Luxor y Asuán esperan en letargo el regreso de los turistas

Templos casi vacíos y cruceros amarrados sin visos de surcar a corto plazo el Nilo es la estampa que presentan las ciudades de Luxor y Asuán, cuyas ruinas faraónicas esperan impertérritas el retorno de los turistas.

Más inquietos que los templos se muestran la mayoría de los habitantes de estas urbes monumentales, que se dedican -o se dedicaban- a un sector que hasta hace pocos años era uno de los principales motores económicos de Egipto.
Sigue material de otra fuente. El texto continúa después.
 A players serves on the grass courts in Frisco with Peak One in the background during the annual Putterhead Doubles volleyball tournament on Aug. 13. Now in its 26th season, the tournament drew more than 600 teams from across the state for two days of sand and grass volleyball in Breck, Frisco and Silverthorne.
El gobernador de Luxor, Mohamed Badr, reconoce a los periodistas que su ciudad depende del turismo desde hace décadas y que de las 1.500.000 pernoctaciones y las 3.500.000 visitas de día alcanzadas en 2010, ahora solo reciben alrededor de un 15 por ciento.

Y es que desde la revolución de 2011 el turismo se ha desplomado, pero la gota que colmó el vaso fue el atentado terrorista contra un avión ruso en la península del Sinaí, que sesgó la vida de 224 personas en octubre pasado.
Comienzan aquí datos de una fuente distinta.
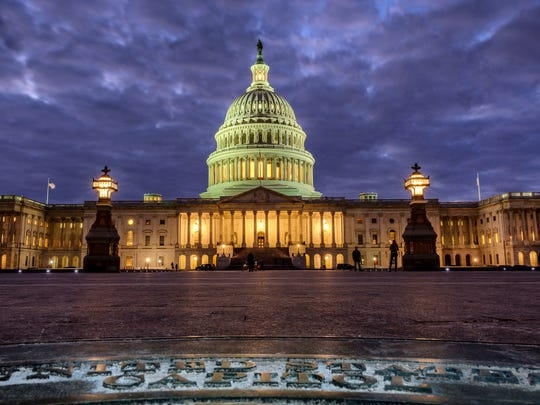In this Jan. 21, 2018, photo, lights shine inside the U.S. Capitol Building as night falls in Washington.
El reciente siniestro del avión de Egyptair en el Mediterráneo es el último caso que daña la imagen del país, aunque muchos de los que viven del turismo no consideran que tendrá un gran impacto, porque a peor ya es imposible que vaya la situación.
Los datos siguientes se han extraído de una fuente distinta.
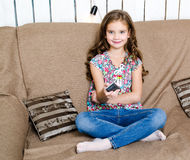 Cute little girl holding a remote control Stock Photography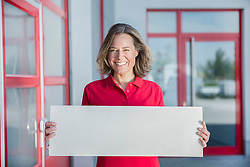 Portrait of businesswoman holding blank cardboard, smiling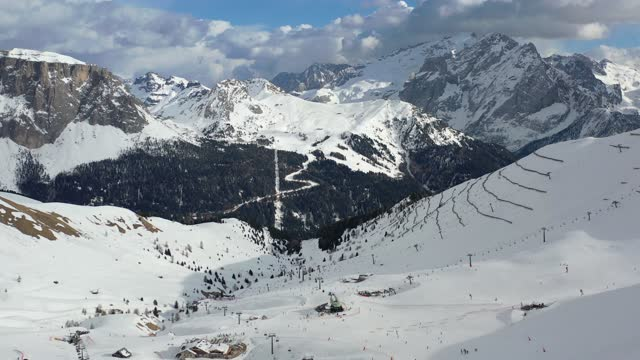 italian dolomites drone footage aerial in winter sunny day. panorama over the ski slopes and lifts in the ski area of canazei and compitello di fassa, trentino, italy - canazei video stock e b–roll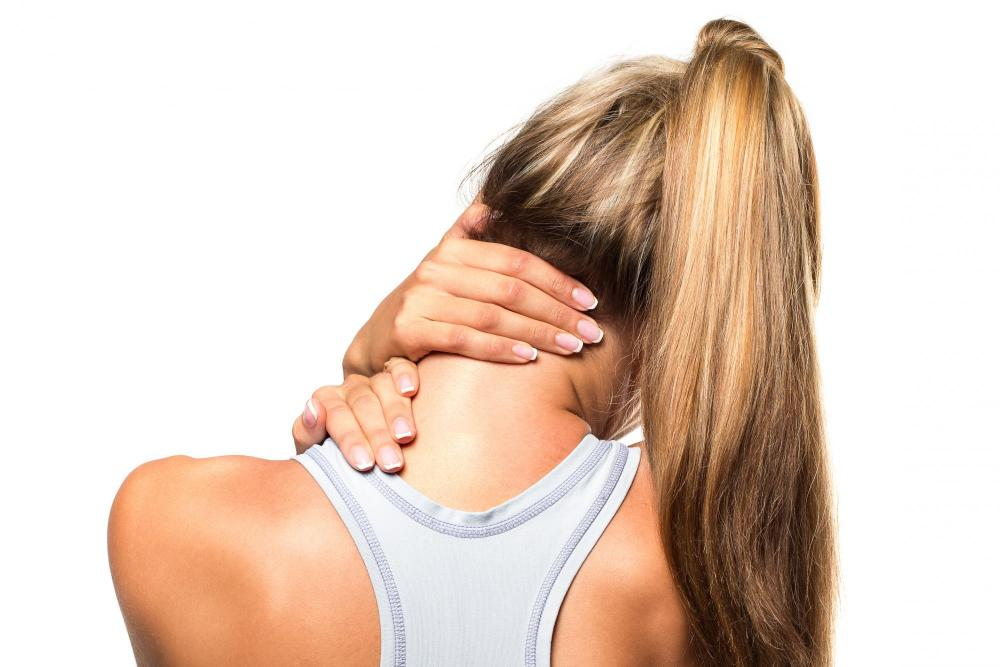 Woman with neck pain before seeing Clayton Chiropractor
"El turismo está hundido y es nuestra principal fuente de ingresos. Más de veinte millones de egipcios viven directa o indirectamente del turismo", se lamenta a Efe Mustafa Mahdi junto a su tienda en el templo de Karnak.

Mahdi, que regenta desde hace quince años este negocio, saboreó los años dorados en los que las riadas de turistas que acudían a Karnak compraban los recuerdos faraónicos de su establecimiento.

Entre las numerosas causas de su desdicha, el comerciante destaca la tragedia del avión ruso.

En esa época, ante la escasez de visitantes europeos atemorizados por los continuos conatos de violencia en el país, Luxor dependía de los turistas rusos que solían pasar un día en la ciudad en el marco de sus vacaciones de sol y playa en los destinos del mar Rojo.

También han desaparecido del mapa los turistas españoles, habituales hasta antes de 2011 de los cruceros del Nilo, y los latinoamericanos, especialmente después del ataque del Ejército egipcio que acabó con la vida en septiembre pasado de ocho mexicanos, explica Mahdi.

Ahora, la mayoría son chinos, pero estos casi no se fijan en sus mercancías y gastan poco dinero en recuerdos, cuentan con amargura los vendedores, que ven como sus mercancías se llenan de polvo mientras comercios vecinos cierran ante la falta de clientes.

Los turistas chinos consultados por Efe no mostraban temor a la situación que atraviesa Egipto, pero no ocurre lo mismo con los europeos, que a cuentagotas se dejan caer por los templos de Karnak y Luxor, el Valle de los Reyes o por los puntos turísticos de Asuán, como la presa.

Mientras toman fotos del lago Náser desde la citada presa, las españolas Susana Muñoz y Rosa García admiten que de no haber sido invitadas a una conferencia en El Cairo, no estarían realizando un crucero por el Nilo.

"En el pasado si que hubiéramos venido, pero ahora da un poco de miedo, aunque quizás es más el miedo que siente la familia", dice a Efe Muñoz, profesora universitaria, que señala no obstante que por el momento no se ha sentido insegura.

Incluso el número de participantes a la conferencia ha sido menor que en ediciones anteriores celebradas en otros países y a los organizadores, entre ellos García, les preguntaron si querían venir o no a Egipto.

Una "alarma extra" causó el hecho de que todos volaban con Egyptair, la aerolínea cuyo Airbus A-320 se estrelló este mes, agrega García.

Estas dos madrileñas son de los pocos turistas que se embarcan ahora en uno de los cerca de 400 cruceros disponibles entre Luxor y Asuán, de los que en estas fechas solo funcionan entre 30 y 40, mientras que la ocupación hotelera roza el 20 por ciento, según los datos proporcionados por varios guías turísticos.

La falta de visitantes extranjeros se está intentando paliar con el turismo local, al que las autoridades animan con campañas a viajar por el interior del país.

El problema es que las tarifas para los egipcios, tanto en estancias hoteleras y en cruceros, como en las entradas a los monumentos, son muy inferiores a los precios que pagan los extranjeros.

Los otros grandes damnificados por el declive del sector son los guías turísticos, algunos de los cuales han cambiado de trabajo o viajado a los países del Golfo a buscar trabajo, asegura a Efe el guía de Asuán Zakaria el Sayed.

Otros, como él mismo, "se han quedado esperando a que la situación mejore" y a que, como ocurrió tras los atentados contra objetivos turísticos de la década de los 90, todo quede en el olvido y "los turistas regresen a Egipto".